The results of this systems approach are consistent with the hypothesis that, in high cholesterol diet-induced experimental atherogenesis, the interaction between plasma cytokines, lipoproteins and artery-specific proteins, influences lesion initiation and growth. In particular, some macrophage function related proteins are found significantly and positively associated to atherosclerotic burden, suggesting a novel molecular framework into the atherogenesis-inflammatory disorder.
通过系统方法研究高胆固醇饮食诱导动脉粥样硬化形成的猪模型中的多因素发病机制,并对数据进行处理。
将农场猪用 8 周和 16 周的标准或高胆固醇饮食喂养。在基线和结束饮食时,对血浆总胆固醇、HDL、LDL 进行评估,并进行一些细胞因子和 ICAM-1 的 ELISA。在无血清培养基中孵育右冠状动脉节段 24 小时,收集分泌蛋白,并通过质谱分析其表达。通过统计系统推断方法处理血浆和组织因子的数据:将冠状动脉内膜厚度 (IT) 和病变面积 (LA) 的组织学参数均选为依赖变量(冠状动脉粥样硬化负担)。
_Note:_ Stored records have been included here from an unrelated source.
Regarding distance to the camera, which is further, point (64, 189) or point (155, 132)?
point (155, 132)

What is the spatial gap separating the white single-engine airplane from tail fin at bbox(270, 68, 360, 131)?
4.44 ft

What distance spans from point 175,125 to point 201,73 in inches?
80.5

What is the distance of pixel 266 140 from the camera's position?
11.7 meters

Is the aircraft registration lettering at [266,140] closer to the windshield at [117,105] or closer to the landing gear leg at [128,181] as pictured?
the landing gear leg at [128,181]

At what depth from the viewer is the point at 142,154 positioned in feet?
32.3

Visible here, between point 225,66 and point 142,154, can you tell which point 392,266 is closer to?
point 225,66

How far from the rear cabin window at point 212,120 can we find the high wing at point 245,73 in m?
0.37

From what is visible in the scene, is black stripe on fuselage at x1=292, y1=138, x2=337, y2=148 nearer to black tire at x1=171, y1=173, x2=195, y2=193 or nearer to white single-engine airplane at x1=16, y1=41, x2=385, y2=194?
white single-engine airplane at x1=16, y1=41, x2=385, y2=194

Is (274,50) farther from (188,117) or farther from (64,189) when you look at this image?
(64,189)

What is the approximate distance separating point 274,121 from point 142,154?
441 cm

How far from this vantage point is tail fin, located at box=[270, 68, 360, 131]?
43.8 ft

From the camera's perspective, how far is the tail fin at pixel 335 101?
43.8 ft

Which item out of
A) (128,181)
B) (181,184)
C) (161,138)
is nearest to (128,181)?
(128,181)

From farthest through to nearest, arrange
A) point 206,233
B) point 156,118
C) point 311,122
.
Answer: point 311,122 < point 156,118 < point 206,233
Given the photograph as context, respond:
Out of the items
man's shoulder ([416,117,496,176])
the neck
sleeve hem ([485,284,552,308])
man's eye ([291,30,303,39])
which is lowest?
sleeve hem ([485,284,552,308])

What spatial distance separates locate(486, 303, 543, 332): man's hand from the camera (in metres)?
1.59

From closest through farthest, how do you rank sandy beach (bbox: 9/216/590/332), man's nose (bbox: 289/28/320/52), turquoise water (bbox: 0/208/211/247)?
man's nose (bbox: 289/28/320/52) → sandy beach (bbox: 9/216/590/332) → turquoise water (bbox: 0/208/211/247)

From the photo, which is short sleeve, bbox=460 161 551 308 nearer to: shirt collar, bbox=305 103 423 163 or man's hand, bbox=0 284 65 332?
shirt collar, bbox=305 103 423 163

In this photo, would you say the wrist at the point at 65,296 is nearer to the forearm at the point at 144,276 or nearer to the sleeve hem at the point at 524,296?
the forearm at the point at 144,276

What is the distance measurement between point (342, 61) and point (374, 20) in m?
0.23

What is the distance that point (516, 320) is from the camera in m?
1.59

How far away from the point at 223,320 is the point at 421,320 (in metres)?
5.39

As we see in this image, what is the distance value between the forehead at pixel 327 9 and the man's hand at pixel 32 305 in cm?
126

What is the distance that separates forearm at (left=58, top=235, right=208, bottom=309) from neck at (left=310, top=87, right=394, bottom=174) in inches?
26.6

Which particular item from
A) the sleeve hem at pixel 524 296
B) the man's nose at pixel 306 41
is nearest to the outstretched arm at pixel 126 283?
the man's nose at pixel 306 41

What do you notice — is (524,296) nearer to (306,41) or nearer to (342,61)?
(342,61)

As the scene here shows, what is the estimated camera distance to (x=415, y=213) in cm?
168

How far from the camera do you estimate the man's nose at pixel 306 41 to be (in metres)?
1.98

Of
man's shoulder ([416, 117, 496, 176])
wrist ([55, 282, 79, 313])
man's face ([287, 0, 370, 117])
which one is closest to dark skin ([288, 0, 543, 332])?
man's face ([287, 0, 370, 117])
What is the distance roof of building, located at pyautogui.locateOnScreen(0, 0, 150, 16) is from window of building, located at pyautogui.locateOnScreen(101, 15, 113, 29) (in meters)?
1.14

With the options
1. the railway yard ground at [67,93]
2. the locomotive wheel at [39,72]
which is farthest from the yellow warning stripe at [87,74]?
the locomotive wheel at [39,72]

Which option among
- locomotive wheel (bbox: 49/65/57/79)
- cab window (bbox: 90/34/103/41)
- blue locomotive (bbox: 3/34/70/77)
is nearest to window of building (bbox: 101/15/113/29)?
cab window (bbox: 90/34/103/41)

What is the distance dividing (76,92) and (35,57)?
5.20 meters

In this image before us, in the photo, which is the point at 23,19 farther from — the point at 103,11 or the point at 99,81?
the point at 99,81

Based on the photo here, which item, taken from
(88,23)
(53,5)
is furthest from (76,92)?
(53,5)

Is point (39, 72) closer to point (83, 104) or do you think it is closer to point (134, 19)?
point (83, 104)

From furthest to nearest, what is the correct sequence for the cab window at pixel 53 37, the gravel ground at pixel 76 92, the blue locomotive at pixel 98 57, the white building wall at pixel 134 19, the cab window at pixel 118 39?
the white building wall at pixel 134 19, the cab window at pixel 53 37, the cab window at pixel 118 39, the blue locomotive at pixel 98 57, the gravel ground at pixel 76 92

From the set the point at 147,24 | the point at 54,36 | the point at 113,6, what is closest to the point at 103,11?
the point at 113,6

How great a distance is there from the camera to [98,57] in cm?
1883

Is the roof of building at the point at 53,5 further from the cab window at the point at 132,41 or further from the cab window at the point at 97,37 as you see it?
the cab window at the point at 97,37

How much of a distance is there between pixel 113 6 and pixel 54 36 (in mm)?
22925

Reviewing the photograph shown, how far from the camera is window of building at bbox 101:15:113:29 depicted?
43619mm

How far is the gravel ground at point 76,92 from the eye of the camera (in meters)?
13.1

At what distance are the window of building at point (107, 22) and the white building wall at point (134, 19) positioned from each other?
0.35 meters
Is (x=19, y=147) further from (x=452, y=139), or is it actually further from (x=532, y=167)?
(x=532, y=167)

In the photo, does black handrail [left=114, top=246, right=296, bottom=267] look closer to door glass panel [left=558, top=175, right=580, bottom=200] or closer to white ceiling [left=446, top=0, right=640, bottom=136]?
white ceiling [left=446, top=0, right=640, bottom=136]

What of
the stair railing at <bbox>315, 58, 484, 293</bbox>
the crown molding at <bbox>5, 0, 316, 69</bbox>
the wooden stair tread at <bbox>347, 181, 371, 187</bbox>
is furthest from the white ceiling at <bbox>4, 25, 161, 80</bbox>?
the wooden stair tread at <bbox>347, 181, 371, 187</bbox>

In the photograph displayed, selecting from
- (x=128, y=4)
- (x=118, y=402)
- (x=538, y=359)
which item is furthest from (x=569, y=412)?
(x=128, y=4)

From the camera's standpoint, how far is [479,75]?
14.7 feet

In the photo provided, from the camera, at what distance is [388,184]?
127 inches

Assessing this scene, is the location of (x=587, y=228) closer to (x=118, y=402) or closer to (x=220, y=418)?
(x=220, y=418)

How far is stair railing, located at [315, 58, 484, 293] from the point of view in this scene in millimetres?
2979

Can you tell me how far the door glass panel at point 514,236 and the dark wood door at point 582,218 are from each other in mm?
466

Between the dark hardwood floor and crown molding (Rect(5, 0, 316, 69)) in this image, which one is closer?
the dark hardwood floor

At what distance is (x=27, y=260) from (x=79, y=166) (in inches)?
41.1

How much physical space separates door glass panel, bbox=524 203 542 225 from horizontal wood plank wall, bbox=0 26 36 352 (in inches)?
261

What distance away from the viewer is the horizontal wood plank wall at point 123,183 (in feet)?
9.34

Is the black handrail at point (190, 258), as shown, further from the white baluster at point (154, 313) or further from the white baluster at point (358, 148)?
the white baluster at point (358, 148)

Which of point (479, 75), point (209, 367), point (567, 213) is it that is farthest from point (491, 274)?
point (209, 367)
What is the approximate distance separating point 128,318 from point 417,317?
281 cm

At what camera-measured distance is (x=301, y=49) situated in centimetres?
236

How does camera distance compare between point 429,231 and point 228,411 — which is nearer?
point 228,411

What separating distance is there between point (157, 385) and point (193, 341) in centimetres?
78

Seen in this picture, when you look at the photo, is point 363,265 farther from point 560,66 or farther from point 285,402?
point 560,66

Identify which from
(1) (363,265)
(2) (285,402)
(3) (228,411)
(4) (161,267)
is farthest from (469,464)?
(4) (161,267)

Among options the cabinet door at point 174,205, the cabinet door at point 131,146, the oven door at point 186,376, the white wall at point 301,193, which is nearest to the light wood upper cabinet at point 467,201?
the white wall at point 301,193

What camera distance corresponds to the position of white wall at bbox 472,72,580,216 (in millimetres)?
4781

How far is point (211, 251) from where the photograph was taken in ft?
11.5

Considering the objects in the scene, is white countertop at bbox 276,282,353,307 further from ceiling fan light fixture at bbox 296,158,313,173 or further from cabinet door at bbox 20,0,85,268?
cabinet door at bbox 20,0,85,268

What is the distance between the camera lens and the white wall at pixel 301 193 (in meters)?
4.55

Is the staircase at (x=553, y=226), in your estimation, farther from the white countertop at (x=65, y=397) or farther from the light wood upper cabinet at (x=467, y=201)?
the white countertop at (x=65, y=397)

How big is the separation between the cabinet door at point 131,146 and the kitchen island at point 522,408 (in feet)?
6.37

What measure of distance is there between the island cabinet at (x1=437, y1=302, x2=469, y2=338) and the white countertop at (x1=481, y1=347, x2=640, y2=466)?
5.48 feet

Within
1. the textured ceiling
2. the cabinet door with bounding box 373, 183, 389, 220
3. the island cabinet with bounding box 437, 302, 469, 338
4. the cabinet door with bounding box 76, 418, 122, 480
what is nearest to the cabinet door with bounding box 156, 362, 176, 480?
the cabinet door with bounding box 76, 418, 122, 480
将血浆黏附分子、细胞因子、脂蛋白、组织蛋白和组织学指标之间的关系整合到回归模型中。贝叶斯模型平均(BMA)变量选择被选为识别与动脉粥样硬化负担相关的相关因素的方法:TNFα 被鉴定为相关的血浆标志物,oxLDL 和 HDL 为相关脂蛋白;巨噬细胞功能相关抗氧化酶 Catalase、溶酶体相关 Cathepsin D、S100-A10 和转化生长因子-β诱导蛋白 ig-h3 被鉴定并选择为与动脉粥样硬化发生相关的因子。
该系统方法的结果与以下假设一致,即在高胆固醇饮食诱导的实验性动脉粥样硬化中,血浆细胞因子、脂蛋白和动脉特异性蛋白之间的相互作用影响病变的起始和生长。特别是,一些与巨噬细胞功能相关的蛋白与动脉粥样硬化负担呈显著正相关,提示了一种新的分子框架进入动脉粥样硬化炎症失调。